## Trecho do texto
A separação dos poderes e a CPI da pandemia
A decisão do STF que determinou a instauração da Comissão Parlamentar de Inquérito (CPI) – criada para apurar a conduta do governo federal no enfrentamento da pandemia – garante precisamente a prevalência da separação dos poderes
O plenário do Supremo Tribunal Federal, no dia 14 de abril de 2021, confirmou a liminar concedida pelo ministro Luís Roberto Barroso para determinar ao Senado Federal a instauração de Comissão Parlamentar de Inquérito, com o objetivo de investigar e apurar eventuais ações e omissões do governo federal no enfrentamento da pandemia da Covid-19 no Brasil. A decisão fundamentou-se no entendimento de que, preenchidos os requisitos constitucionais, não cabia a análise de conveniência política por parte da presidência da Casa Legislativa sobre instaurar ou não a CPI.
Desde a prolação da decisão liminar, o presidente Jair Bolsonaro vem acusando o ministro Barroso de fazer militância política e “politicalha”. Ao gerar eco dos seus apoiadores, foi trazida à tona retórica acerca de suposta interferência do Poder Judiciário no Poder Legislativo, emergindo debate quanto à imprescindibilidade do respeito constitucional à separação e independência entre os poderes.
A velha máxima democrática “todo poder emana do povo”, exposta no parágrafo único do artigo 1º da Constituição Federal, serve para compreender a legitimidade do Estado na criação das normas que regem a vida civil. Significa que os próprios cidadãos, por meio de representantes eleitos, são autores e destinatários do ordenamento jurídico.
A Constituição Federal de 1988, tendo preponderância hierárquica sobre toda legislação, formulou os princípios estruturantes do nosso sistema jurídico, submetendo igualmente todos os indivíduos às suas regras. Dessa forma, qualquer conflito posterior a sua promulgação é solucionado pela remissão necessária a essa estrutura normativa, como requisito para que se mantenha ordem e estabilidade no território nacional.
O princípio republicano é um elemento essencial da nossa Constituição Federal, que institui não só a forma de governo, como também a organização do Estado e o relacionamento deste com os cidadãos. A adoção da República, assim, evoca um vasto conjunto de conceitos intimamente relacionados entre si[1], dentre os quais a tripartição de funções.
As funções do Estado foram originariamente demarcadas pela obra O Espírito das Leis (1748) de Montesquieu. Estabelecendo-se uma divisão orgânica, o exercício da função executiva seria entregue ao Poder Executivo, da legislativa ao Poder Legislativo e da jurisdicional ao Poder Judiciário. A ideia era criar um sistema de compensações, evitando que uma só pessoa, ou um único órgão, concentrasse em suas mãos todo o poder do Estado. A divisão é imposta, portanto, em nome da liberdade e segurança individuais[2].

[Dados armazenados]
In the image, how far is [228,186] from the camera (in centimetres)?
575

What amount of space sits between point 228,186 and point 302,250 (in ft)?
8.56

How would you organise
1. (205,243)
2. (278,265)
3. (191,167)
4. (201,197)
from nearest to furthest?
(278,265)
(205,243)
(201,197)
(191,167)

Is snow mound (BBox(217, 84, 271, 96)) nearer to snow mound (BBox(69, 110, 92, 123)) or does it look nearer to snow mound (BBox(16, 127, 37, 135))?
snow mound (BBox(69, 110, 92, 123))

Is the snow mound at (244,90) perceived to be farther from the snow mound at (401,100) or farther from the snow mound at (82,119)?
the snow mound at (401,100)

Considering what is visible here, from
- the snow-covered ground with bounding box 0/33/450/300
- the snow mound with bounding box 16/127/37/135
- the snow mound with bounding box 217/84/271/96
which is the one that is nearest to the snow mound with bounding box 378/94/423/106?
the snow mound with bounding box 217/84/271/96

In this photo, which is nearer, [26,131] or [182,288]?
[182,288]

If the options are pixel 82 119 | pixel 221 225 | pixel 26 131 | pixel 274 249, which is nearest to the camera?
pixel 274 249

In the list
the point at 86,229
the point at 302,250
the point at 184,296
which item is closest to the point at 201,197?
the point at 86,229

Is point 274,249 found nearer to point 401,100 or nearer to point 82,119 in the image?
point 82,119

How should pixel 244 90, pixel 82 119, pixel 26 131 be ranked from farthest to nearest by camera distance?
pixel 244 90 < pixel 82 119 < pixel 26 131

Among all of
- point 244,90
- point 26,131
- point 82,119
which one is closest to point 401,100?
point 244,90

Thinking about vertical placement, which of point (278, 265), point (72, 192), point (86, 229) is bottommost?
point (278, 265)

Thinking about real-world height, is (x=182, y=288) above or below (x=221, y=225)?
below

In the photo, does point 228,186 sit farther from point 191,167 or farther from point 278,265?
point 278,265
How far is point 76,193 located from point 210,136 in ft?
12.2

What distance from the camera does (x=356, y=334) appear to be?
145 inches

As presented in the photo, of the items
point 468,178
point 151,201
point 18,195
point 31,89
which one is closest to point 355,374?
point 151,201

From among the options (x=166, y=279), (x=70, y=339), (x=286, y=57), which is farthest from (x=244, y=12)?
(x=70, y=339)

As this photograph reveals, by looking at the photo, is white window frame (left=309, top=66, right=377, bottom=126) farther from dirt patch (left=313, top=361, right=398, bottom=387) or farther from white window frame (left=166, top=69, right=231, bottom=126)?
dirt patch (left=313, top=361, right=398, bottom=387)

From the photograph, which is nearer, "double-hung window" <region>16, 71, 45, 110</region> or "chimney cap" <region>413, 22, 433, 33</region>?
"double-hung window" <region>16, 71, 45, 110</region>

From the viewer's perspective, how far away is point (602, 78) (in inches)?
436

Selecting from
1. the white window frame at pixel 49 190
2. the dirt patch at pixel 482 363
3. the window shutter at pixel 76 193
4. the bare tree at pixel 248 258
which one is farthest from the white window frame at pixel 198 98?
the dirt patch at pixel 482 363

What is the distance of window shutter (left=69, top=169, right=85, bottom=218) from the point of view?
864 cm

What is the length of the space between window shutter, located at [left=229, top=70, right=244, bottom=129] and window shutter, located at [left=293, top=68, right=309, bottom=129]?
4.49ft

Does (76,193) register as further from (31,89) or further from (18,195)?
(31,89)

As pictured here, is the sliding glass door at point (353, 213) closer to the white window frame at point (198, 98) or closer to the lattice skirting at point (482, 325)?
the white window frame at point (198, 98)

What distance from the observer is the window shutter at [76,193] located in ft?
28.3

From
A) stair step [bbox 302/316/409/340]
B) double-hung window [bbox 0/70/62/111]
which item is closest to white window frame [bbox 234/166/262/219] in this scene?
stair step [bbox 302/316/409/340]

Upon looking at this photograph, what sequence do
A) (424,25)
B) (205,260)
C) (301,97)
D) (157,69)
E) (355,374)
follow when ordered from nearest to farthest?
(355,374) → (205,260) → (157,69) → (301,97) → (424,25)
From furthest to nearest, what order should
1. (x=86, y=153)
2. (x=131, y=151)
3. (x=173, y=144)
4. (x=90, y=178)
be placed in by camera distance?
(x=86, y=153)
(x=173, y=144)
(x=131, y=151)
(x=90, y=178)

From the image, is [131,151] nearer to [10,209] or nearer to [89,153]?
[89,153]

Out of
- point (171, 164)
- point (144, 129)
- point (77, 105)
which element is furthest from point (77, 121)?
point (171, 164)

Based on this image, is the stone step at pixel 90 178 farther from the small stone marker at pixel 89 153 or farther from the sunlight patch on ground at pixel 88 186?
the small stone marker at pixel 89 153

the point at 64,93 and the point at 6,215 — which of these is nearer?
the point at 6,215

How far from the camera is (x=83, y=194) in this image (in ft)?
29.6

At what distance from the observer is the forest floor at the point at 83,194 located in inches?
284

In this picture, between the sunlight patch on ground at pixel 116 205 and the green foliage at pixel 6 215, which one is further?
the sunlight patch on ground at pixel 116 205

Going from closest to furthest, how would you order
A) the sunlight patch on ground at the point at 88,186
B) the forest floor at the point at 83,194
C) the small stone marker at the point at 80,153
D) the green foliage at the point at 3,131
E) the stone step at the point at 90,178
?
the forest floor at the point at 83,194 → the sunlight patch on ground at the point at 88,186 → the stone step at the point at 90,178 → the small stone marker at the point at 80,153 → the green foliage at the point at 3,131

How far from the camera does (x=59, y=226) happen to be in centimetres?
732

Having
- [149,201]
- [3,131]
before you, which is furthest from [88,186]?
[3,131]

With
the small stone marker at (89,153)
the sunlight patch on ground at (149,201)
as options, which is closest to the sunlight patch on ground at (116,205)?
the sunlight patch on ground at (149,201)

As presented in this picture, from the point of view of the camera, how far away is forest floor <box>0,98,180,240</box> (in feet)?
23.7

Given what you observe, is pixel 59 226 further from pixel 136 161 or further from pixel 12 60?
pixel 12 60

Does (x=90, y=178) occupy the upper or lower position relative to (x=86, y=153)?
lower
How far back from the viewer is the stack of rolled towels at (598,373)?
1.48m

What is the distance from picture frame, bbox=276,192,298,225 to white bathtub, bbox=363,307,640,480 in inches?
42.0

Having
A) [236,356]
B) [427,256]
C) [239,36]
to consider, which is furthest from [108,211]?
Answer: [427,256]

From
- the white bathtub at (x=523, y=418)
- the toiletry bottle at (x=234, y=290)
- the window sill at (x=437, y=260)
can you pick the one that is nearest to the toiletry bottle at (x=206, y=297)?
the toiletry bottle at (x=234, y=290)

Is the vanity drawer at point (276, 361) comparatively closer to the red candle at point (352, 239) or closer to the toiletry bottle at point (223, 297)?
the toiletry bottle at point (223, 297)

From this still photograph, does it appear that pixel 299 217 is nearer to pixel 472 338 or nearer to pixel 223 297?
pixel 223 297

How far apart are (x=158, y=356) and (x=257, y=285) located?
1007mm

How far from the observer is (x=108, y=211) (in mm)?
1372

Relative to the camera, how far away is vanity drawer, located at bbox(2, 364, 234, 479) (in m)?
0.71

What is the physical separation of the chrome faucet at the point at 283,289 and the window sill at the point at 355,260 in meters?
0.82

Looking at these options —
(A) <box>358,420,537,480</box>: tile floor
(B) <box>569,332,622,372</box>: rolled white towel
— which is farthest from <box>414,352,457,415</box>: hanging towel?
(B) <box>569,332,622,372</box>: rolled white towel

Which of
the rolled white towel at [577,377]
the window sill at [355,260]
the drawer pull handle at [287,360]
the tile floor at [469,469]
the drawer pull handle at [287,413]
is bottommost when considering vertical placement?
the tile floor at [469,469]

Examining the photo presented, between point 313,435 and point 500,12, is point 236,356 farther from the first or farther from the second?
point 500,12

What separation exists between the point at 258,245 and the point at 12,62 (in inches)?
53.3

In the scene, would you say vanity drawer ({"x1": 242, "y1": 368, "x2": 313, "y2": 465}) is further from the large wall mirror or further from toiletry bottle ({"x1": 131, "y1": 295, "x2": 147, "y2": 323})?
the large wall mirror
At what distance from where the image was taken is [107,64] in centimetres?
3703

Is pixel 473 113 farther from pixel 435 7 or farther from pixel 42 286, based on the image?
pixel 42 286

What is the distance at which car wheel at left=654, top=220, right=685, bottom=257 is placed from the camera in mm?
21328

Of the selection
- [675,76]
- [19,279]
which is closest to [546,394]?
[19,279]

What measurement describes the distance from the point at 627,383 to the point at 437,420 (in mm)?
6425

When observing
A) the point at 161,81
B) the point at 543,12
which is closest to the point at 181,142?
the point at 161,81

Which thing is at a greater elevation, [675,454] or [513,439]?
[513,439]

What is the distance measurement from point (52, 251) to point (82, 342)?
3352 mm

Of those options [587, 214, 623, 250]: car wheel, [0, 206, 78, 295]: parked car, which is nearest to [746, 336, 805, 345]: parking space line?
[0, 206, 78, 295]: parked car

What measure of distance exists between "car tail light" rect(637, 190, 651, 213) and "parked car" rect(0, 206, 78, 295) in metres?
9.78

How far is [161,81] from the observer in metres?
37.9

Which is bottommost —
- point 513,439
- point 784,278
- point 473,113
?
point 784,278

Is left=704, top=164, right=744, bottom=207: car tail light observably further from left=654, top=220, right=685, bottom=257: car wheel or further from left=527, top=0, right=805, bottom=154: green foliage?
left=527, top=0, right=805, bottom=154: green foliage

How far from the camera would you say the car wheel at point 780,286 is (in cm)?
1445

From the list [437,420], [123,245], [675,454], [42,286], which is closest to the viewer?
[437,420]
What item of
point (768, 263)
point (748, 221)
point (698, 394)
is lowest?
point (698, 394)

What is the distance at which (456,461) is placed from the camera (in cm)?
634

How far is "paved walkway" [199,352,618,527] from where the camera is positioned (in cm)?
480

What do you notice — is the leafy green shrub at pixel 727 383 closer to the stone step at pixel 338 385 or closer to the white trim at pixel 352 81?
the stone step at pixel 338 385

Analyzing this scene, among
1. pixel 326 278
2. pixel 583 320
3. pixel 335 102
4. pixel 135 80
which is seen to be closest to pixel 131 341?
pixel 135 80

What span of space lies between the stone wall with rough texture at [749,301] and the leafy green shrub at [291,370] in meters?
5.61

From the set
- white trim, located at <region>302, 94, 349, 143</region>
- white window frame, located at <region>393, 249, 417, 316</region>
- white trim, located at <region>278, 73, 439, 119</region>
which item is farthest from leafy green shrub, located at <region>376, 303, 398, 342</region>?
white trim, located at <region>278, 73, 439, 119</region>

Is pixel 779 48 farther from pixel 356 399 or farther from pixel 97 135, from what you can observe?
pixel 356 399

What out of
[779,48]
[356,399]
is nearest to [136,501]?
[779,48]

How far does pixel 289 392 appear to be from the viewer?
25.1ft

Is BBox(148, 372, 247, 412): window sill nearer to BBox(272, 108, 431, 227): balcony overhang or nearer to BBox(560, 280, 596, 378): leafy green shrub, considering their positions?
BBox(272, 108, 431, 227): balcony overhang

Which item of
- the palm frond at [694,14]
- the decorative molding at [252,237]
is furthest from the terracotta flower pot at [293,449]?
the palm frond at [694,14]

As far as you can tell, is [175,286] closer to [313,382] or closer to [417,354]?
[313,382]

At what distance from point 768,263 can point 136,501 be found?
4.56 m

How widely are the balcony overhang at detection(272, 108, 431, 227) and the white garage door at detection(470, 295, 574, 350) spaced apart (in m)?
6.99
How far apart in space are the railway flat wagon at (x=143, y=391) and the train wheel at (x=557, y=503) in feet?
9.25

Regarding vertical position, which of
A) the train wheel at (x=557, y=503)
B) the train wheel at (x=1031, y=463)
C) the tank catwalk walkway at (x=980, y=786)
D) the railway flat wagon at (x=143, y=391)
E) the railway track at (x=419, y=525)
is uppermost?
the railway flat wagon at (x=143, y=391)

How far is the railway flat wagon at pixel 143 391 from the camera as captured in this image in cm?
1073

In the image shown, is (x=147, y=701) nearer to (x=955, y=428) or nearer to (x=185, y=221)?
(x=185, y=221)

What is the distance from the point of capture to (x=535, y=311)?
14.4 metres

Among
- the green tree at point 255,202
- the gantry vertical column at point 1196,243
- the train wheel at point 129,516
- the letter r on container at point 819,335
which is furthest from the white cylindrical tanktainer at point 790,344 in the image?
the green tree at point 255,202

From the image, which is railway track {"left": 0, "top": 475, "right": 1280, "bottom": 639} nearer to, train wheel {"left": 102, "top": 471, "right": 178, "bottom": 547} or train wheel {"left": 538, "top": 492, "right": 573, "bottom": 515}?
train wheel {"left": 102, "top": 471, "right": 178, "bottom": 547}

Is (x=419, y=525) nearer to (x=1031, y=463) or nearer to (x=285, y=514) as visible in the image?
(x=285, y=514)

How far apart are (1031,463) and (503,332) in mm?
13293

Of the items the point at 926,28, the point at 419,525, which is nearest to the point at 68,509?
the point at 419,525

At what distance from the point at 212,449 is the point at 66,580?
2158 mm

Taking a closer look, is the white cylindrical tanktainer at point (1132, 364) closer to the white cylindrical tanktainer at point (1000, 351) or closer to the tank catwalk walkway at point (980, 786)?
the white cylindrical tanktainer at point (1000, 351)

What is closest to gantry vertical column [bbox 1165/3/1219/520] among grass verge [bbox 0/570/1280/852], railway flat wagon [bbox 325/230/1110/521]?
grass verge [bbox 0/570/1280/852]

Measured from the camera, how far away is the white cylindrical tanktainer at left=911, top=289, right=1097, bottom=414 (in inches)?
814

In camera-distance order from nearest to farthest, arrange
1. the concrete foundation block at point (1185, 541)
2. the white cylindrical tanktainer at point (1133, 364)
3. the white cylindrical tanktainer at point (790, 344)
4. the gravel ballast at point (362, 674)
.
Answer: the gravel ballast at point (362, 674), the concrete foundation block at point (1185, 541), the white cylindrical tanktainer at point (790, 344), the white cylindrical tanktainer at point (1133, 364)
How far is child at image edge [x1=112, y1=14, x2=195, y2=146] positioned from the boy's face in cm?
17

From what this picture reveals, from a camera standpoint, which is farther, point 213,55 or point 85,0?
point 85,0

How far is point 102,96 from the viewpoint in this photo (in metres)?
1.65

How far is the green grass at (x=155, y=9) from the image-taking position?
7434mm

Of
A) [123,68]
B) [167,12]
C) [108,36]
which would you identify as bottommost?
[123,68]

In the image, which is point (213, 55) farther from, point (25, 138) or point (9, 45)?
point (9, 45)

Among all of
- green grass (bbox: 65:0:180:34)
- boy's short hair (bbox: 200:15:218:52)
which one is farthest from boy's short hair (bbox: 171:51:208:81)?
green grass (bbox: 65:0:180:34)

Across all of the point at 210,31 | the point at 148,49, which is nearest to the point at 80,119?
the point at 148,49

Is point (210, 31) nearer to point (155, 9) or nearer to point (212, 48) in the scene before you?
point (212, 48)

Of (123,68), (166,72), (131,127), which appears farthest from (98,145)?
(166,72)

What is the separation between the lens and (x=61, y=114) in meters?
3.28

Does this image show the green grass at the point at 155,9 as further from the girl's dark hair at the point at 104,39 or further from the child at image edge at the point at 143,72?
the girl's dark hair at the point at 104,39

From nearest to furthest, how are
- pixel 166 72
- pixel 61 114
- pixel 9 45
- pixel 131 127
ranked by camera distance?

## O que fazer
**a.** Segundo o texto sobre a CPI da pandemia, por que se criou a divisão das funções do Estado entre três poderes? Responda em uma a três frases.
**b.** Reproduza do texto sobre a CPI da pandemia o trecho que vai de "Desde a prolação" até "entre os poderes.", inclusive.

## Lista de respostas
**a.** A divisão buscava criar um sistema de compensações, evitando que uma só pessoa ou um único órgão concentrasse todo o poder do Estado. Ela é imposta, portanto, em nome da liberdade e da segurança individuais.

**b.**
Desde a prolação da decisão liminar, o presidente Jair Bolsonaro vem acusando o ministro Barroso de fazer militância política e “politicalha”. Ao gerar eco dos seus apoiadores, foi trazida à tona retórica acerca de suposta interferência do Poder Judiciário no Poder Legislativo, emergindo debate quanto à imprescindibilidade do respeito constitucional à separação e independência entre os poderes.